Chronological Distribution of Citations
Table 8: Chronological Distribution of Citations
Figure 3: Half Life Period
The analysis of the age of citations helps to determine the useful life of information resources used in any field of knowledge. It is also used by academic librarians to maintain or discard monographs or serials in the library which would be no longer needed by researchers (Sharma, 2009). Table 8 represents the age distribution of all documents. It is found that authors' citation of documents ranged from very recent year of publication to as old as documents of 200 years old, and the half life of the cited documents is about 11 years.
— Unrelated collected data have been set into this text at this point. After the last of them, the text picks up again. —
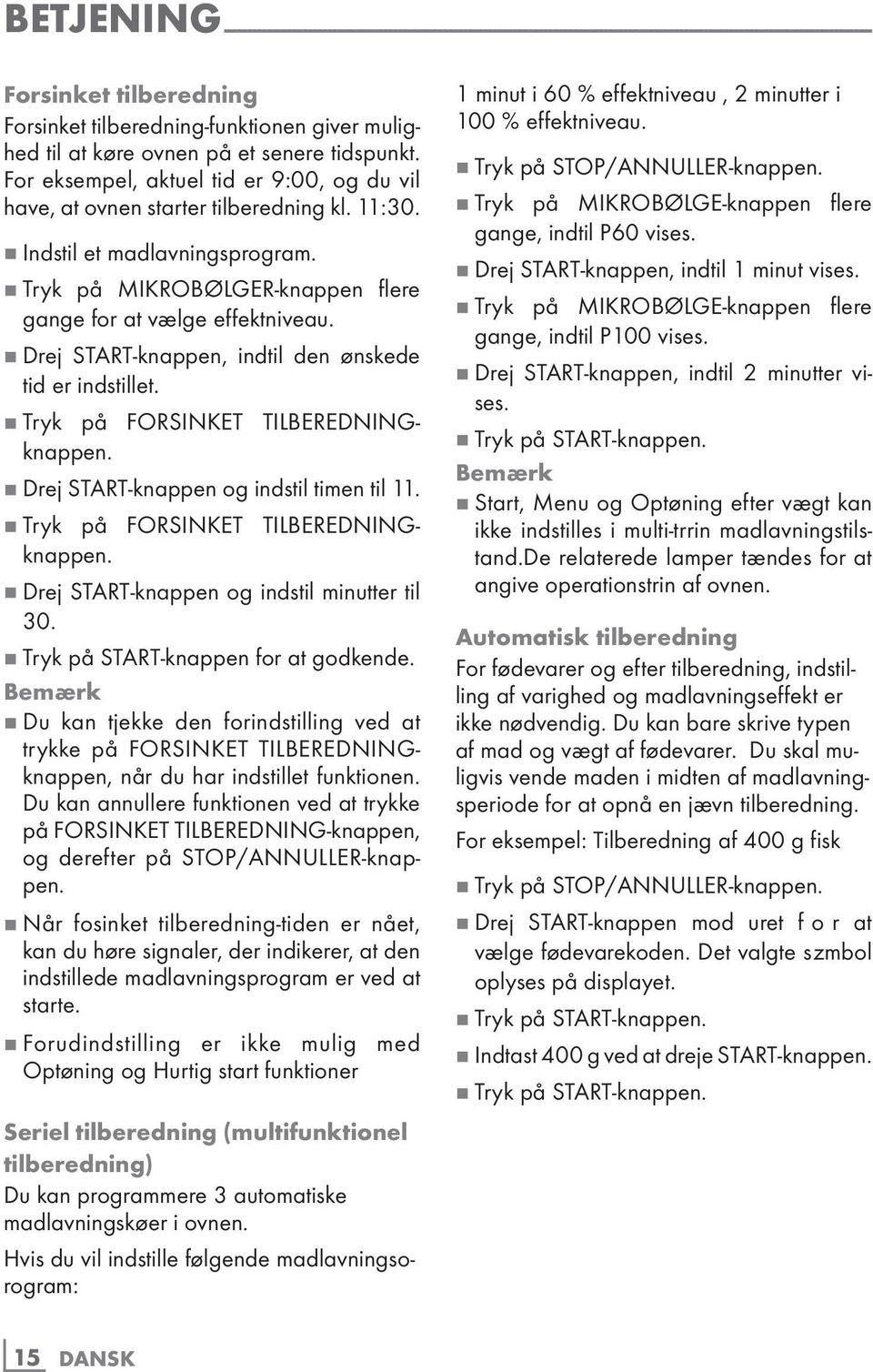 BETJENING

Forsinket tilberedning

Forsinket tilberedning-funktionen giver mulighed til at køre ovnen på et senere tidspunkt. For eksempel, aktuel tid er 9:00, og du vil have, at ovnen starter tilberedning kl. 11:30.

■ Indstil et madlavningsprogram.

■ Tryk på MIKROBØLGER-knappen flere gange for at vælge effektniveau.

■ Drej START-knappen, indtil den ønskede tid er indstillet.

■ Tryk på FORSINKET TILBEREDNING-knappen.

■ Drej START-knappen og indstil timen til 11.

■ Tryk på FORSINKET TILBEREDNING-knappen.

■ Drej START-knappen og indstil minutter til 30.

■ Tryk på START-knappen for at godkende.

Bemærk

■ Du kan tjekke den forindstilling ved at trykke på FORSINKET TILBEREDNING-knappen, når du har indstillet funktionen. Du kan annullere funktionen ved at trykke på FORSINKET TILBEREDNING-knappen, og derefter på STOP/ANNULLER-knappen.

■ Når fosinket tilberedning-tiden er nået, kan du høre signaler, der indikerer, at den indstillede madlavningsprogram er ved at starte.

■ Forudindstilling er ikke mulig med Optøning og Hurtig start funktioner

Seriel tilberedning (multifunktionel tilberedning)

Du kan programmere 3 automatiske madlavningskøer i ovnen.

Hvis du vil indstille følgende madlavningsorogram:

1 minut i 60 % effektniveau , 2 minutter i 100 % effektniveau.

■ Tryk på STOP/ANNULLER-knappen.

■ Tryk på MIKROBØLGE-knappen flere gange, indtil P60 vises.

■ Drej START-knappen, indtil 1 minut vises.

■ Tryk på MIKROBØLGE-knappen flere gange, indtil P100 vises.

■ Drej START-knappen, indtil 2 minutter vises.

■ Tryk på START-knappen.

Bemærk

■ Start, Menu og Optøning efter vægt kan ikke indstilles i multi-trrin madlavningstilstand.De relaterede lamper tændes for at angive operationstrin af ovnen.

Automatisk tilberedning

For fødevarer og efter tilberedning, indstilling af varighed og madlavningseffekt er ikke nødvendig. Du kan bare skrive typen af mad og vægt af fødevarer. Du skal muligvis vende maden i midten af madlavningsperiode for at opnå en jævn tilberedning.

For eksempel: Tilberedning af 400 g fisk

■ Tryk på STOP/ANNULLER-knappen.

■ Drej START-knappen mod uret f o r at vælge fødevarekoden. Det valgte szmbol oplyses på displayet.

■ Tryk på START-knappen.

■ Indtast 400 g ved at dreje START-knappen.

■ Tryk på START-knappen.

15 DANSK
The findings of the study are summarized as:
The contribution of articles to each volume of Annals of Library & Information Studies is constantly increasing from year to year
The average citations per article is 16;
The average number of pages per article is 8;
It is found that the journal citations are predominant (57.4%of the total citations) followed by books (16.5%) and web resources (11.6 %);
Two authored papers are found to be the highest followed by single-authored and then three- authored papers. The degree of collaboration in Annals of Library & Information Studies is found to be 0.676;
In regards to country productivity, India topped the list. In regards to states, New Delhi stood first; and
The half life period of document citations is 11 years.
Annals of Library and Information Studies earlier published as Annals of Library and Documentation that brought out its maiden issue in the year 1952, is identified as one of the best referred journals in the field of Library and information Science in India with a publishing history of 58 years. Due to its standard editorial policy, ALIS has felt its presence in the academic arena by bringing out quality publications that have been highly appreciated by teachers, students, research scholars and authors as well. Moreover, authors feel proud of having a rich publishing experience with ALIS. The study has depicted a nice portrait of ALIS which speaks volumes about the publication policy of this journal. Nevertheless, it has gradually promoted its value through its global readership as it is indexed in DOAJ as an open access journal. It is expected that ALIS will further grow its stature in the days ahead.